11.         Selon l’arrêté relatif à la révision des loyers répondant aux BPP du 12 janvier 2022 entré en vigueur le 14 janvier 2022 (ArRLoyers - L 5 20.05), les loyers correspon-dant aux BPP, fondés sur le revenu brut médian des contribuables personnes physiques 2018, sont compris entre CHF 2’627.- et CHF 3’528.- la pièce par année.

12.         Les loyers maximaux ainsi fixés sont soumis au contrôle de l’État pendant une période de cinq à dix ans pour les constructions nouvelles et pendant une période de trois ans pour les immeubles transformés ou rénovés, durée qui peut être portée à cinq ans en cas de transformation lourde (art. 12 LDTR).

Le Tribunal fédéral a reconnu à la LDTR sa compatibilité avec les dispositions concernant le droit de propriété et la liberté économique consacrées aux art. 26 al.  1 et 27 al. 1 de la Constitution fédérale de la Confédération suisse du 18 avril 1999 (Cst - RS 101 ; ATF 116 Ia 401 ; arrêt 2C_184/2013 du 8 janvier 2014). En effet, en matière de logement, il est interdit aux cantons d’intervenir dans les rapports directs entre les parties au contrat de bail, réglé exhaustivement par le droit fédéral. Cela étant, les cantons demeurent libres d’édicter des mesures destinées à combattre la pénurie sur le marché locatif. Ainsi, les règles de contrôle temporaire des loyers prévues par la LDTR respectent le principe de primauté du droit fédéral, étant précisé que cette intervention étatique est limitée dans le temps et que les parties demeurent libres de modifier le contrat de bail à l’issue de la période de contrôle (arrêt du Tribunal fédéral 1P.20/2005 du 18 mars 2005 consid. 2.2).

13.         Dans un arrêt du 15 avril 2014, la chambre administrative a jugé que des travaux d’un montant total de CHF 58’379.-, correspondant à un montant de CHF 14’594,75 par pièce ayant pour conséquence une augmentation du loyer après travaux, concernant un appartement de quatre pièces et demie dans lequel avaient été réalisés, sans autorisation, la démolition complète de trois cloisons entre l’entrée, la cuisine, la chambre et le hall afin de créer un nouvel espace de jour plus spacieux côté cour, ayant pour conséquence la disparition d’une chambre et du hall, la démolition/reconstruction de parties de corniches et de plafonds, le rafraîchis-sement de la seconde chambre et de la pièce jusqu’alors utilisée comme séjour (côté rue), la pose d’un nouveau carrelage de sol à la cuisine, la refonte des espaces, cloisons, appareils, équipements et du réseau des sanitaires ainsi que le changement complet du réseau électrique et l’installation de nouveaux câblages, prises et interrupteurs, pouvaient à juste titre être qualifiés de transformations lourdes justifiant l’application d’un délai de contrôle de cinq ans (ATA/260/2014 consid. 16).

**LIGNES AFFICHÉES**
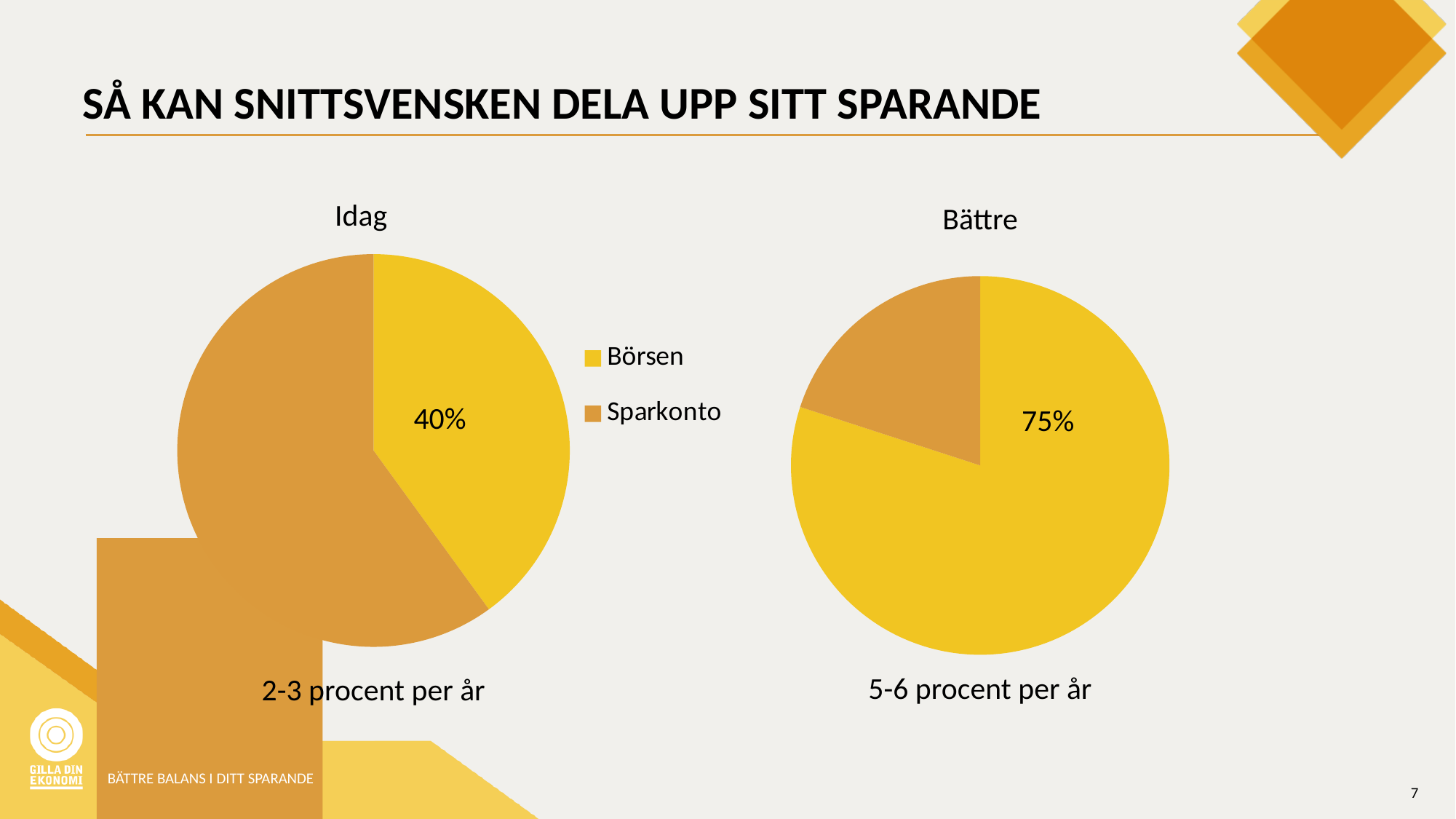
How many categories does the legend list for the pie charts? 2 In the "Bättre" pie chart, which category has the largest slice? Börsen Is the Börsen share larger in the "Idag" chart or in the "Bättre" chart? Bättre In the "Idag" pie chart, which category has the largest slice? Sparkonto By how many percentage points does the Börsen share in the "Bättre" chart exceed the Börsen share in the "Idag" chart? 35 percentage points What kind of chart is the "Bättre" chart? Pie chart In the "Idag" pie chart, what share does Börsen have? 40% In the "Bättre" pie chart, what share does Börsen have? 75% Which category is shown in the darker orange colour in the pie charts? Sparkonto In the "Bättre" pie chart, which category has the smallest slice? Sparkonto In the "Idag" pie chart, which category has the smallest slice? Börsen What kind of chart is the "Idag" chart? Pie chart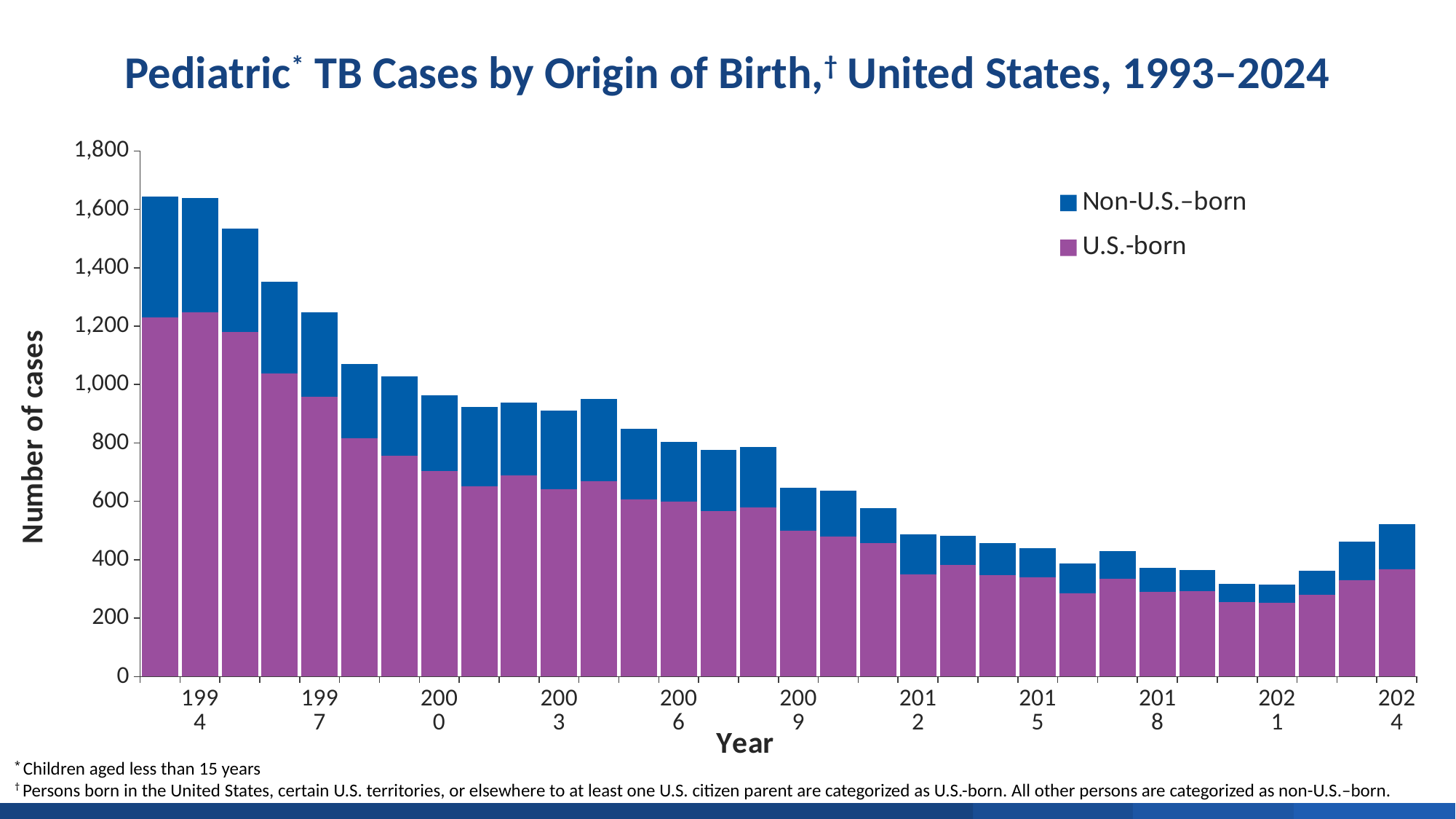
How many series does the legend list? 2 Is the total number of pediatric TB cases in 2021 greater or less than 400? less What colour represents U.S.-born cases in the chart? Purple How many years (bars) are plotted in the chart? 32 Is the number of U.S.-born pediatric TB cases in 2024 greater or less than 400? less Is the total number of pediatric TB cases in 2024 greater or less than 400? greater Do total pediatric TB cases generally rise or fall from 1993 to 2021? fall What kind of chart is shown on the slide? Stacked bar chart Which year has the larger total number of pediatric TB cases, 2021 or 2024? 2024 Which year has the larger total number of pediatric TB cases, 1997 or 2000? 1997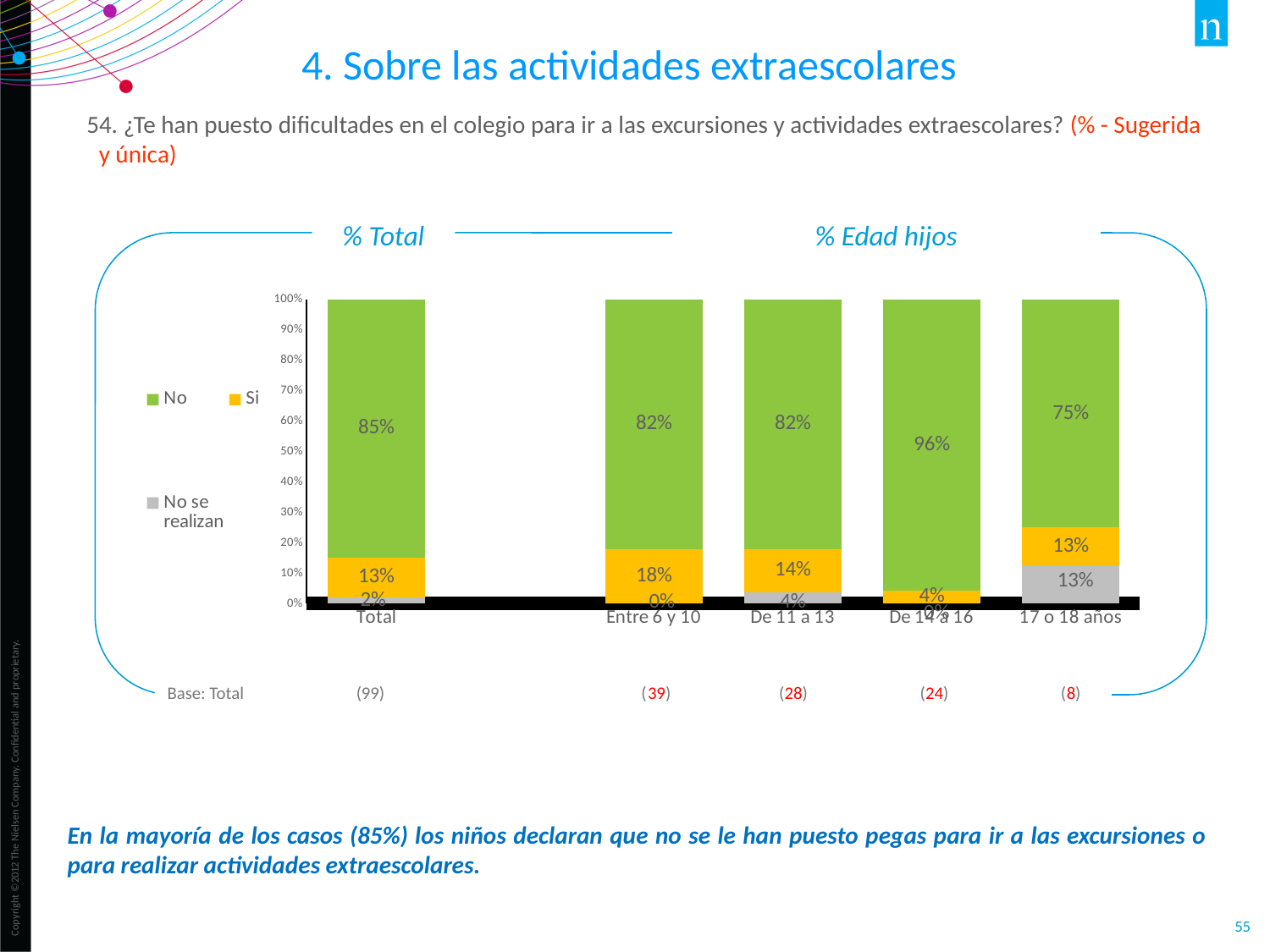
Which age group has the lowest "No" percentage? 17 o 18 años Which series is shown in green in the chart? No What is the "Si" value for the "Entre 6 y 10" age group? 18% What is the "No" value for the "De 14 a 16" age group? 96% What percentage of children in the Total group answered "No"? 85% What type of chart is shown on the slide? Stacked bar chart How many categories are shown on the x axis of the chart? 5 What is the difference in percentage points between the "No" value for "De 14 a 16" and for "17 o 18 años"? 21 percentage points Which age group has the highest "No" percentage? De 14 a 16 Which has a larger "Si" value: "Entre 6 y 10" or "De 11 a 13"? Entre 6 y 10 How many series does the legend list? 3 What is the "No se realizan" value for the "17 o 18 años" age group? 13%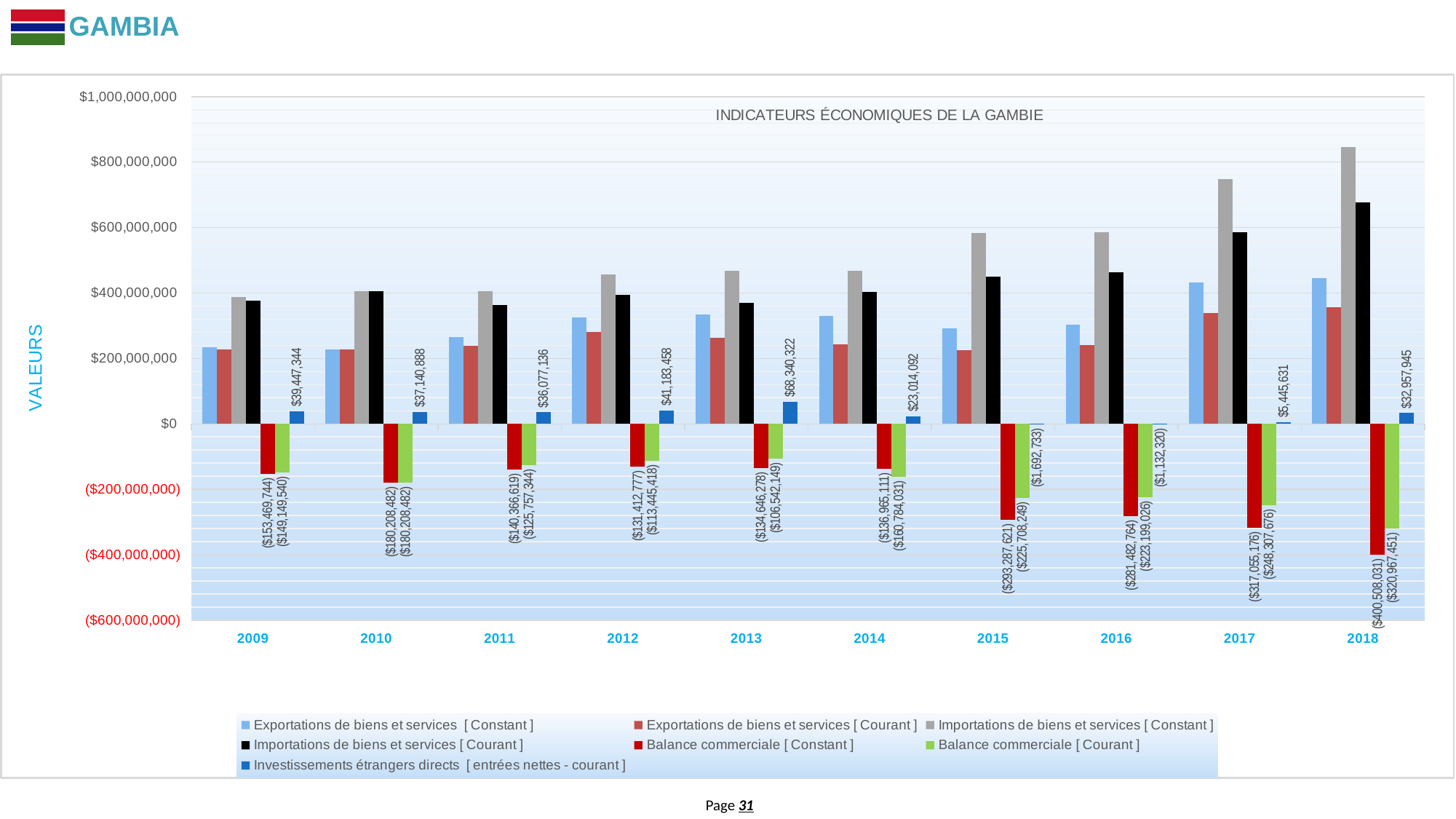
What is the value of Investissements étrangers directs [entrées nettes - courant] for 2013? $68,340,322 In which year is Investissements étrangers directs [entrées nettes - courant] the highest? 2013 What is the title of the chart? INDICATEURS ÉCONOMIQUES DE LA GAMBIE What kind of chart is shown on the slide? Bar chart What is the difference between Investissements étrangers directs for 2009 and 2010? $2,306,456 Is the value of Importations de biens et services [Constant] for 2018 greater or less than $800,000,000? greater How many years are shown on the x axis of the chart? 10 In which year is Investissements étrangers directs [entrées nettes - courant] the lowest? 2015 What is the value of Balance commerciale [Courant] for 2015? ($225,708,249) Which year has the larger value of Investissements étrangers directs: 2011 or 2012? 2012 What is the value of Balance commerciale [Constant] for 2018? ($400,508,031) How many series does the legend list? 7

**CONSIGNE 1**
D'après le texte fourni, pendant combien de temps l'État contrôle-t-il les loyers des immeubles transformés ou rénovés, hors transformation lourde ?
**CONSIGNE 2**
Reproduisez mot pour mot le passage du texte fourni qui commence aux mots « 11.         Selon l’arrêté » et s'arrête après les mots « pièce par année. ».

**VOTRE RÉPONSE 1**
Pendant une période de trois ans.

**VOTRE RÉPONSE 2**
11.         Selon l’arrêté relatif à la révision des loyers répondant aux BPP du 12 janvier 2022 entré en vigueur le 14 janvier 2022 (ArRLoyers - L 5 20.05), les loyers correspon-dant aux BPP, fondés sur le revenu brut médian des contribuables personnes physiques 2018, sont compris entre CHF 2’627.- et CHF 3’528.- la pièce par année.